A new report released last Thursday provides three core
points for medical device companies on the impact on the
medical device industry of last year's landmark healthcare
1. Weakened Tax Rationale. The report from ROTH
Capital Partners, an Orange County, California-based investment
bank, discredits the theory that medical device companies will
realize a windfall from the large number of new patients that will
enter the healthcare system as a result of the Patient Protection
and Affordable Care Act.
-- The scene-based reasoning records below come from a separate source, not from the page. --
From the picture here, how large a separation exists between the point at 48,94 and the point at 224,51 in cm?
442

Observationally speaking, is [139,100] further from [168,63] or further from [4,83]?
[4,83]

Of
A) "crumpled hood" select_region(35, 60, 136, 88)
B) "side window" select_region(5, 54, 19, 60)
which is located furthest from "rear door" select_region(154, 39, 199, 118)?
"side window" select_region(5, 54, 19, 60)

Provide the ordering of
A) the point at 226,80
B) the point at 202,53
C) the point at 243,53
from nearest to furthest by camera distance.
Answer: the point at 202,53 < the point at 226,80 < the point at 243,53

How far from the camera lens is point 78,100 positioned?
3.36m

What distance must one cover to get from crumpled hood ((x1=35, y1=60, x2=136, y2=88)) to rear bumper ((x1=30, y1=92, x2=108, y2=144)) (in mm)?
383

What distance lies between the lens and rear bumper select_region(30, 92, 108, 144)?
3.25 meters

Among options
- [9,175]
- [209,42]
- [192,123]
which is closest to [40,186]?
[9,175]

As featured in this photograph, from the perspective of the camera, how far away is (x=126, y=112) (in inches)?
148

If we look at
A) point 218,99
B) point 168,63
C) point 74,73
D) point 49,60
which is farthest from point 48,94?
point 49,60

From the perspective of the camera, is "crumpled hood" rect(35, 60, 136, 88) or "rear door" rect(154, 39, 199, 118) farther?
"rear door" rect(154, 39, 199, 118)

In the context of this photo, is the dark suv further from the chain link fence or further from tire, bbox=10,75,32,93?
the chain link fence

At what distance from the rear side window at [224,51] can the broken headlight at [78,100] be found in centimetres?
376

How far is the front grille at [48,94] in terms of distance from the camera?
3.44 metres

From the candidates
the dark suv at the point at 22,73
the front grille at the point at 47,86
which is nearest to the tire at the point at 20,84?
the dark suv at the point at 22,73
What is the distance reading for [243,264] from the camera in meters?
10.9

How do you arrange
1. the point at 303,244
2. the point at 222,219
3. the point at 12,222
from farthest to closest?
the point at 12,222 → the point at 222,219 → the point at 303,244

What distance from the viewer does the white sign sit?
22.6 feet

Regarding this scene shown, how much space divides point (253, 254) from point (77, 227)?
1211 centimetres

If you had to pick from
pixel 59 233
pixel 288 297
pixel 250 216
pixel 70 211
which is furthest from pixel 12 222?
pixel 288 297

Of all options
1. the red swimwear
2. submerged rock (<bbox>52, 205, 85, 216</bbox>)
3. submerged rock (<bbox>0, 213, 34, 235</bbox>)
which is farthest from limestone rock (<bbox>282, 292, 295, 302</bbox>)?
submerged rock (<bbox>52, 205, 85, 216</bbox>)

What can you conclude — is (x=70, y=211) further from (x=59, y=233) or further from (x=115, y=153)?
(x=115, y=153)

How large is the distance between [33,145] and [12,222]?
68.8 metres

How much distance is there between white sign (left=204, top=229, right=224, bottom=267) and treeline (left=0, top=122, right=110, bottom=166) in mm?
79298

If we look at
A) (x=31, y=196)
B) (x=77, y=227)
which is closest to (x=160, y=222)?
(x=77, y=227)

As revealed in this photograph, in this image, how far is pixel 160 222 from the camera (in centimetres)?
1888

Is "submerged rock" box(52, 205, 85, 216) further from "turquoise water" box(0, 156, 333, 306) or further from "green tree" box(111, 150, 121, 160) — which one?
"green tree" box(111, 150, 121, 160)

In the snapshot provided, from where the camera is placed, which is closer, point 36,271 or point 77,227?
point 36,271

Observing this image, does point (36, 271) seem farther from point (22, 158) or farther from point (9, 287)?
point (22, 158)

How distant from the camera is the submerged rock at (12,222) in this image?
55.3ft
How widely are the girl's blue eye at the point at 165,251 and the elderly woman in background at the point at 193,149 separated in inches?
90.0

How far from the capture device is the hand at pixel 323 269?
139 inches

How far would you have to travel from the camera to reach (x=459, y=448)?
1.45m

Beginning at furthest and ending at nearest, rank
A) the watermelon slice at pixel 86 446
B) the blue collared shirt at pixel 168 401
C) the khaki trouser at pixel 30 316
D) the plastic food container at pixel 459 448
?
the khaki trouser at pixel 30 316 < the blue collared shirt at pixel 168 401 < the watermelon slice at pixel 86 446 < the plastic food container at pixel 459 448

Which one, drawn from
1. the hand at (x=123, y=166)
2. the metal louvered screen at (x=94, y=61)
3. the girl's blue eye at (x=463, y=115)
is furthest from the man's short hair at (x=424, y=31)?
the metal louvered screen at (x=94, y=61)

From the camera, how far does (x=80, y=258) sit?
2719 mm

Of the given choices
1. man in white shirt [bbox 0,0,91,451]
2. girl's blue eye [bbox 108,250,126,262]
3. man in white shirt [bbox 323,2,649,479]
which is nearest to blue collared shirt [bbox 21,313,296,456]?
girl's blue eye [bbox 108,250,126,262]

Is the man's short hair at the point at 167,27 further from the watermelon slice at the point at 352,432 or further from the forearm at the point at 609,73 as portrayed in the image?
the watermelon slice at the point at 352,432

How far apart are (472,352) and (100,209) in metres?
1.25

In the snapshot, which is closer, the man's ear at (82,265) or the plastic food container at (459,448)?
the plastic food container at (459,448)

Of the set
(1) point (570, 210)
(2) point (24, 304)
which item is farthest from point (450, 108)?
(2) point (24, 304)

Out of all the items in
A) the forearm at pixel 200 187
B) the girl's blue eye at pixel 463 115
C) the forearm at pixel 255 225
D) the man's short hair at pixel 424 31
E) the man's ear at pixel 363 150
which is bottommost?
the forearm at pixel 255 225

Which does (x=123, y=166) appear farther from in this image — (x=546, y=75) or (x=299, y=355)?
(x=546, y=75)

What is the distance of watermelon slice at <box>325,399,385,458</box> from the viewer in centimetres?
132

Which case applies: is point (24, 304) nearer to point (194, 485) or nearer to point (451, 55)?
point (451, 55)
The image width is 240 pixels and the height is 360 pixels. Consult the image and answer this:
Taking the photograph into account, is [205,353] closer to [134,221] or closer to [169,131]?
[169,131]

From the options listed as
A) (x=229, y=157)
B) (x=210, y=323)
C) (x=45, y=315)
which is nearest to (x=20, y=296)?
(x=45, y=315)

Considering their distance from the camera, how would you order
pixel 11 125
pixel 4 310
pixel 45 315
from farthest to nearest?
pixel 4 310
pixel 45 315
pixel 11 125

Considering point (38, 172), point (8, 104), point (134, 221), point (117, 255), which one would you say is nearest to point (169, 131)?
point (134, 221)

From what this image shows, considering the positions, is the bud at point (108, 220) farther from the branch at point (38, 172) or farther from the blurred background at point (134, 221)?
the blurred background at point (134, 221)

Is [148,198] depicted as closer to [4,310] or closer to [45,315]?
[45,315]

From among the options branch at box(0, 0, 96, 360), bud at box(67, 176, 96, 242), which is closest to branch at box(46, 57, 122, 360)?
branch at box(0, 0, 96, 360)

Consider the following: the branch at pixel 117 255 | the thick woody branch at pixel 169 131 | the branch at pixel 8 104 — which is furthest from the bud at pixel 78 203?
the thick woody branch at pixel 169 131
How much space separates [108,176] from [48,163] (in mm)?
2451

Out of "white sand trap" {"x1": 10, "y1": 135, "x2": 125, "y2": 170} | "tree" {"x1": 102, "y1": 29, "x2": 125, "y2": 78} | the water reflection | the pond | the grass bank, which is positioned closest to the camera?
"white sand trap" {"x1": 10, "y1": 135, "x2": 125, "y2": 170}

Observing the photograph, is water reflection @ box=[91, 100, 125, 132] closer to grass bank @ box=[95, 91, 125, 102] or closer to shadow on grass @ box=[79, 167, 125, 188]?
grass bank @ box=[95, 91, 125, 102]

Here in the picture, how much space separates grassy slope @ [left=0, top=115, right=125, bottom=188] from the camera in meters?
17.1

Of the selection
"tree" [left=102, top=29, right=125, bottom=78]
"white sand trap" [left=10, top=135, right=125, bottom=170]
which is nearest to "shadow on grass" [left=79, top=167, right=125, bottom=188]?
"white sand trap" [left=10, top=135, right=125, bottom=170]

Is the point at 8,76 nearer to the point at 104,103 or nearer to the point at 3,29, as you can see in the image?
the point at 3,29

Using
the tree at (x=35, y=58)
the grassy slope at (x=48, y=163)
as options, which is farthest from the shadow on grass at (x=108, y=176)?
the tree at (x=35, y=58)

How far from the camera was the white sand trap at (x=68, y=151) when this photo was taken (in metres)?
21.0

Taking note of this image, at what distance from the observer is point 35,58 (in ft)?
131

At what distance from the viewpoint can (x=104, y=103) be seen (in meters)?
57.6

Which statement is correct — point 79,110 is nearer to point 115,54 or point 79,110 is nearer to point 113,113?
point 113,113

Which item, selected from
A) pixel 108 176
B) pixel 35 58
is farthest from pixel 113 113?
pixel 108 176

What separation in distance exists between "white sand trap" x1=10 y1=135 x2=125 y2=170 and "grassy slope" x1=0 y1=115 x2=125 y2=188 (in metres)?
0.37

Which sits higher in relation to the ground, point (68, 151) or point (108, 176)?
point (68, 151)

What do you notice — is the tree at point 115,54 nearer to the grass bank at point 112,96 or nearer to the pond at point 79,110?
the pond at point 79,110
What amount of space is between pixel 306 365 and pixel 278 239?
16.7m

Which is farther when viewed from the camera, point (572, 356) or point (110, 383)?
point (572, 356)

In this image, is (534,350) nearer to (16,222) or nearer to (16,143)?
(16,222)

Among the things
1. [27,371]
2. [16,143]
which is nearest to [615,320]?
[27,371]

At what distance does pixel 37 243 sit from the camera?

This large windfall has been the rationale
behind the newly established 2.3 percent medical device tax levied
on U.S. sales of medical equipment, also contained in the Patient
Protection and Affordable Care Act. Discounting the windfall that
medical device companies were to realize under the healthcare
reform severely weakens the rationale behind the 2.3 percent
medical device tax.
2. Underperformance in Massachusetts. The
report analyzed the performance of nine medical device companies in
Massachusetts, where universal healthcare reform passed in 2006, as
the basis of its findings. The report finds that eight out of nine
medical device companies did not see any sign of a windfall when
universal healthcare was implemented in Massachusetts. In fact, the
report finds that most companies "saw relative
underperformance" in Massachusetts.
3. Unlikely to See Growth. Although no
independent study has been conducted on the impact of Massachusetts
healthcare reform on the medical device industry, internal audits
have been performed. In an internal audit by the Kaiser Family
Foundation, the Massachusetts healthcare reform has been found to
have successfully reduced the number of uninsured to 6.3 percent in
2010, a 5 percent reduction from 2006 and more than two-thirds
lower than the national average, which jumped 7 percent to 18.4
percent in 2010. Such increases in patients have not translated to
growth for Massachusetts-based medical device companies.